(Saved data entries)
== Segment start ==

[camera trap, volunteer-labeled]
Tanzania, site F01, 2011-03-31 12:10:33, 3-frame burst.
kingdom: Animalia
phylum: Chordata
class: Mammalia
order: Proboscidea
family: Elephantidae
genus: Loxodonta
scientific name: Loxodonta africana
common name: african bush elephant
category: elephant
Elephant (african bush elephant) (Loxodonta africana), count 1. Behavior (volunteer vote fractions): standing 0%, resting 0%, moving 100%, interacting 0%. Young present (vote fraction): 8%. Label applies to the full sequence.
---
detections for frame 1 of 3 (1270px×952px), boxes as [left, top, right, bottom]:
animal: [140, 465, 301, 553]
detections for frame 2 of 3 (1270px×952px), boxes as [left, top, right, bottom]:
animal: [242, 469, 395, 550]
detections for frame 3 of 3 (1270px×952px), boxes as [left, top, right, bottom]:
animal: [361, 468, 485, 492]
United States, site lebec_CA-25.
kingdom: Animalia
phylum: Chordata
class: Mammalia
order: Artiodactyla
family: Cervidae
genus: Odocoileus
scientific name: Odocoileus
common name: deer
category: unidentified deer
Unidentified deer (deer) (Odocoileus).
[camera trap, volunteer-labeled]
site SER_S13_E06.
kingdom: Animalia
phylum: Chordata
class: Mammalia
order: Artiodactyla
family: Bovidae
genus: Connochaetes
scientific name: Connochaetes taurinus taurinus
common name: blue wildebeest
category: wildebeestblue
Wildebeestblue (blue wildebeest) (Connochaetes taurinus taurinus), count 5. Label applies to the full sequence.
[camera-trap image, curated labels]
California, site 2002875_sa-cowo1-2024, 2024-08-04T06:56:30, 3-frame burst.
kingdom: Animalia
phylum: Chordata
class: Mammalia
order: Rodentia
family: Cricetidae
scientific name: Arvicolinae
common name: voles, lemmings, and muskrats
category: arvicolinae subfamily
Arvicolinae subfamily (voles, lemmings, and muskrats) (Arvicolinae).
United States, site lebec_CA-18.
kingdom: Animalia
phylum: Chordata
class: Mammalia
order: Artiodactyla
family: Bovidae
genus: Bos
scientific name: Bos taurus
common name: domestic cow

== Segment end ==

Could you return all the data above exactly as it appears?

**SOLUTION BELOW**
[camera trap, volunteer-labeled]
Tanzania, site F01, 2011-03-31 12:10:33, 3-frame burst.
kingdom: Animalia
phylum: Chordata
class: Mammalia
order: Proboscidea
family: Elephantidae
genus: Loxodonta
scientific name: Loxodonta africana
common name: african bush elephant
category: elephant
Elephant (african bush elephant) (Loxodonta africana), count 1. Behavior (volunteer vote fractions): standing 0%, resting 0%, moving 100%, interacting 0%. Young present (vote fraction): 8%. Label applies to the full sequence.
---
detections for frame 1 of 3 (1270px×952px), boxes as [left, top, right, bottom]:
animal: [140, 465, 301, 553]
detections for frame 2 of 3 (1270px×952px), boxes as [left, top, right, bottom]:
animal: [242, 469, 395, 550]
detections for frame 3 of 3 (1270px×952px), boxes as [left, top, right, bottom]:
animal: [361, 468, 485, 492]
United States, site lebec_CA-25.
kingdom: Animalia
phylum: Chordata
class: Mammalia
order: Artiodactyla
family: Cervidae
genus: Odocoileus
scientific name: Odocoileus
common name: deer
category: unidentified deer
Unidentified deer (deer) (Odocoileus).
[camera trap, volunteer-labeled]
site SER_S13_E06.
kingdom: Animalia
phylum: Chordata
class: Mammalia
order: Artiodactyla
family: Bovidae
genus: Connochaetes
scientific name: Connochaetes taurinus taurinus
common name: blue wildebeest
category: wildebeestblue
Wildebeestblue (blue wildebeest) (Connochaetes taurinus taurinus), count 5. Label applies to the full sequence.
[camera-trap image, curated labels]
California, site 2002875_sa-cowo1-2024, 2024-08-04T06:56:30, 3-frame burst.
kingdom: Animalia
phylum: Chordata
class: Mammalia
order: Rodentia
family: Cricetidae
scientific name: Arvicolinae
common name: voles, lemmings, and muskrats
category: arvicolinae subfamily
Arvicolinae subfamily (voles, lemmings, and muskrats) (Arvicolinae).
United States, site lebec_CA-18.
kingdom: Animalia
phylum: Chordata
class: Mammalia
order: Artiodactyla
family: Bovidae
genus: Bos
scientific name: Bos taurus
common name: domestic cow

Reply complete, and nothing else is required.